Professional responsibilities
This is necessarily only a very brief overview. My initial
thoughts are that it does go quite a long way to address changes in legislation
and concepts of best practice since the last revision in 2008.
However, the draft Code of Practice is clearly still a work
in progress. It is important to use the time available for consultation to put
forward amendments and additions, in order to ensure that the new Code
encourages best practice and provides a useful guide to what best practice
should be, not just for the professionals at the sharp end of the Act, but also
for those responsible for providing the infrastructure (such as properly staffed
places of safety, an adequate number of appropriate hospital beds, and viable alternatives
to hospital admission) without which the MHA will struggle to fulfil its
statutory functions.
Like you, I found much to welcome in the draft, including the things you highlight on the MCA / HRA, etc.. Inevitably, though, I was looking at it from the point of view of the police interactions with our mental health system. The new chapter 16 has had some things added to it which seem superficially attractive to us all but are still so peppered with qualifications like "if necessary", "where appropriate" and "ideally" that we can see the get out clauses coming over the horizon,.
ReplyDeleteAnd in this respect it differs little from the new chapters 14, 15, 27 and 28 which all have implications for the police insupporting MHA assessments and their involvement in the return of AWOL patients. These new chapters leave opaque the very grey areas we saw in the old Code where I can imagine local managers and local frontline staff having to still argue it out toe-to-toe as to whose job it is to do what and would have hoped, at a minimum, that the Code may have put some new remarks within to demonstrate once and for all - one way OR the other - whether Parliament and the Secretary of State DO think or DON'T think that when physical coercion in the community is required it is ALWAYS a role for the police. This is territory that ties up agencies and professionals amidst resourcing and broader ethical questions and it's gone unaddressed despite feedback. It is for this reason, with respect to how it affects my colleagues and those members of the public who end up coming into contact with us, that I think this Code is still far too vague and far too weak.

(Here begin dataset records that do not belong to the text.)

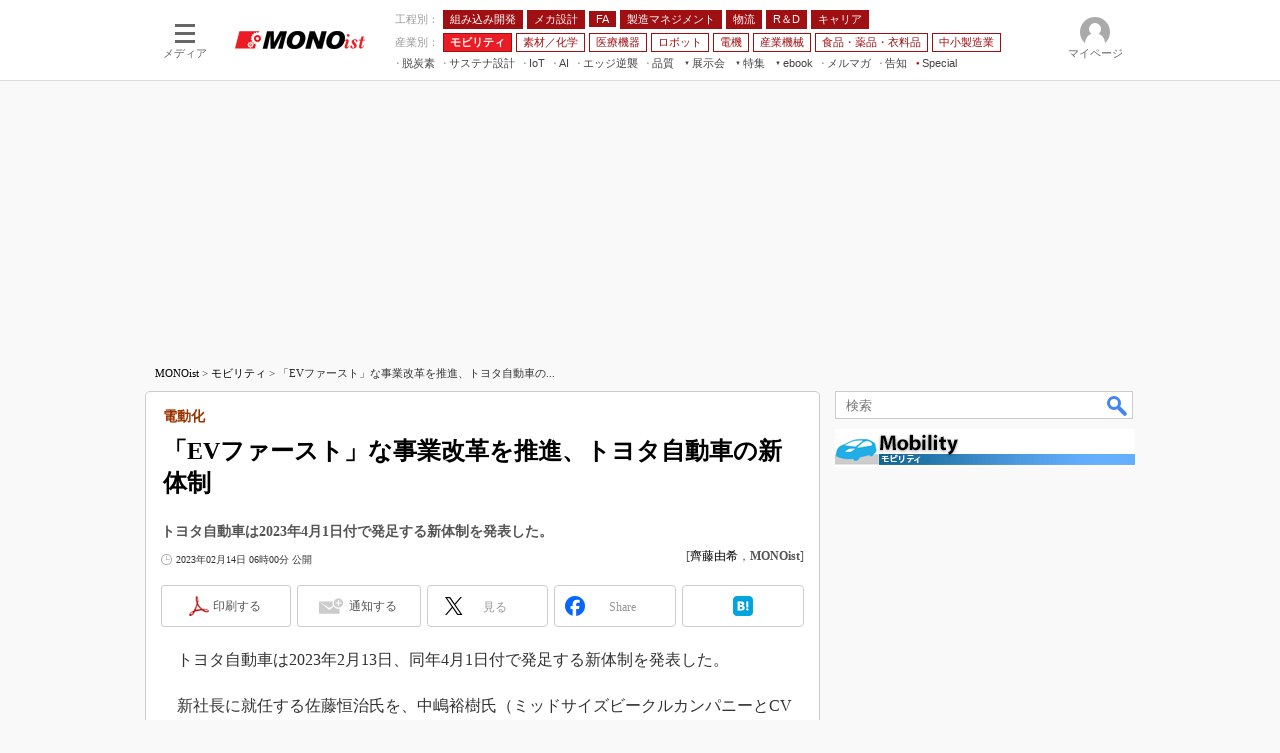

--- FILE ---
content_type: text/html; charset=utf-8
request_url: https://www.google.com/recaptcha/api2/aframe
body_size: 117
content:
<!DOCTYPE HTML><html><head><meta http-equiv="content-type" content="text/html; charset=UTF-8"></head><body><script nonce="01ptUJ1tB8I6wsnzWl9Maw">/** Anti-fraud and anti-abuse applications only. See google.com/recaptcha */ try{var clients={'sodar':'https://pagead2.googlesyndication.com/pagead/sodar?'};window.addEventListener("message",function(a){try{if(a.source===window.parent){var b=JSON.parse(a.data);var c=clients[b['id']];if(c){var d=document.createElement('img');d.src=c+b['params']+'&rc='+(localStorage.getItem("rc::a")?sessionStorage.getItem("rc::b"):"");window.document.body.appendChild(d);sessionStorage.setItem("rc::e",parseInt(sessionStorage.getItem("rc::e")||0)+1);localStorage.setItem("rc::h",'1768683912057');}}}catch(b){}});window.parent.postMessage("_grecaptcha_ready", "*");}catch(b){}</script></body></html>

--- FILE ---
content_type: text/javascript;charset=utf-8
request_url: https://api.cxense.com/public/widget/data?json=%7B%22context%22%3A%7B%22referrer%22%3A%22%22%2C%22categories%22%3A%7B%22testgroup%22%3A%2256%22%7D%2C%22parameters%22%3A%5B%7B%22key%22%3A%22userState%22%2C%22value%22%3A%22anon%22%7D%2C%7B%22key%22%3A%22itm_cx_sessionid%22%2C%22value%22%3A%22%22%7D%2C%7B%22key%22%3A%22itm_window_size_w_10%22%2C%22value%22%3A%221280%22%7D%2C%7B%22key%22%3A%22itm_window_size_w_50%22%2C%22value%22%3A%221300%22%7D%2C%7B%22key%22%3A%22itm_window_size_h_10%22%2C%22value%22%3A%22720%22%7D%2C%7B%22key%22%3A%22itm_window_size_h_50%22%2C%22value%22%3A%22700%22%7D%2C%7B%22key%22%3A%22itm_dpr%22%2C%22value%22%3A%221.00%22%7D%2C%7B%22key%22%3A%22itm_adpath%22%2C%22value%22%3A%22ITmedia%2Fmn%2Farticle%2Fcarele%22%7D%2C%7B%22key%22%3A%22itm_adpath_2%22%2C%22value%22%3A%22ITmedia%22%7D%2C%7B%22key%22%3A%22itm_adpath_3%22%2C%22value%22%3A%22mn%22%7D%2C%7B%22key%22%3A%22itm_adpath_4%22%2C%22value%22%3A%22article%22%7D%2C%7B%22key%22%3A%22itm_adpath_5%22%2C%22value%22%3A%22carele%22%7D%2C%7B%22key%22%3A%22itm_article_id%22%2C%22value%22%3A%222302%2F14%2Fnews067%22%7D%2C%7B%22key%22%3A%22itm_series_flag%22%2C%22value%22%3A%221%22%7D%2C%7B%22key%22%3A%22itm_article_page%22%2C%22value%22%3A%22single%22%7D%2C%7B%22key%22%3A%22itm_subsc_flag%22%2C%22value%22%3A%221%22%7D%2C%7B%22key%22%3A%22itm_subsc_type%22%2C%22value%22%3A%22force%22%7D%2C%7B%22key%22%3A%22testGroup%22%2C%22value%22%3A%2256%22%7D%2C%7B%22key%22%3A%22newusersession%22%2C%22value%22%3A%22true%22%7D%2C%7B%22key%22%3A%22testgroup%22%2C%22value%22%3A%2256%22%7D%5D%2C%22autoRefresh%22%3Afalse%2C%22url%22%3A%22https%3A%2F%2Fmonoist.itmedia.co.jp%2Fmn%2Farticles%2F2302%2F14%2Fnews067.html%22%2C%22browserTimezone%22%3A%220%22%7D%2C%22widgetId%22%3A%2266d85c8f73ef05b137b71f0660433eae72f0ff3e%22%2C%22user%22%3A%7B%22ids%22%3A%7B%22usi%22%3A%22mkisq613u0pddbrr%22%7D%7D%2C%22prnd%22%3A%22mkisq6139a1oqies%22%7D&media=javascript&sid=1139589339878236195&widgetId=66d85c8f73ef05b137b71f0660433eae72f0ff3e&resizeToContentSize=true&useSecureUrls=true&usi=mkisq613u0pddbrr&rnd=1613493064&prnd=mkisq6139a1oqies&tzo=0&callback=cXJsonpCB7
body_size: 405
content:
/**/
cXJsonpCB7({"httpStatus":200,"response":{"items":[{"type":"free","campaign":"1","testId":"254"}],"template":"<div id=\"cce-empty-element\"><p><b>No template configured.</b></p><p>Use the hints and tips to get started.</p></div>","style":"#cce-empty-element {margin: 20px auto;width: 100%;text-align: center;}","prnd":"mkisq6139a1oqies"}})

--- FILE ---
content_type: text/javascript;charset=utf-8
request_url: https://id.cxense.com/public/user/id?json=%7B%22identities%22%3A%5B%7B%22type%22%3A%22ckp%22%2C%22id%22%3A%22mkisq613u0pddbrr%22%7D%2C%7B%22type%22%3A%22lst%22%2C%22id%22%3A%222oyj7o8qr96z721uc38somyx4t%22%7D%2C%7B%22type%22%3A%22cst%22%2C%22id%22%3A%222oyj7o8qr96z721uc38somyx4t%22%7D%5D%7D&callback=cXJsonpCB10
body_size: 209
content:
/**/
cXJsonpCB10({"httpStatus":200,"response":{"userId":"cx:21902ltsg6nhs10fmr8uu9gam9:1pj97z9egzdzw","newUser":false}})

--- FILE ---
content_type: application/javascript; charset=utf-8
request_url: https://fundingchoicesmessages.google.com/f/AGSKWxVm5dYCf6jHQnee_cZsUIRDOdGJMfJXUbGNLJO9X-Yie77oHZLDV8P2K_obJ98uIOPElxSAz-yDxyAOlitF0rnDkP-Z1v3syAwp9qOH-mFxB8AUD8jWbz_4Ynq05BJX7YzeOWc18paFtbVWl2LzcQrrhkUTr43IZ9R3bctlfkghlZmswZgvIiGw8LOY/_/float_ad./adx160..adforge./ad_box1..com/im-ad/
body_size: -1293
content:
window['128eb405-4eca-4768-be30-a78cf5f99f3d'] = true;

--- FILE ---
content_type: text/javascript;charset=utf-8
request_url: https://p1cluster.cxense.com/p1.js
body_size: 100
content:
cX.library.onP1('2oyj7o8qr96z721uc38somyx4t');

I can't help but keep thinking that the Code is not policed very well and when things go awry because of the Code, there is no health / social care equivalent of the IPCC that comes running in to undertake disciplinary enquiries as to why a Code of Practice was breached and to examine any relationship that breach has to adverse outcomes. I can think of a death in contact with both the police / NHS which occured this decade quite arguably because NHS staff didn't know or comply with the old chapter 11 and no-one batted an eye-lid from what I can tell. I'm not even sure it was recognised until I flagged it up formally.
I just hope they do react to feedback that will be going in, from every police force in the country if we sort ourselves out correctly. It is a very 'aspirational' document.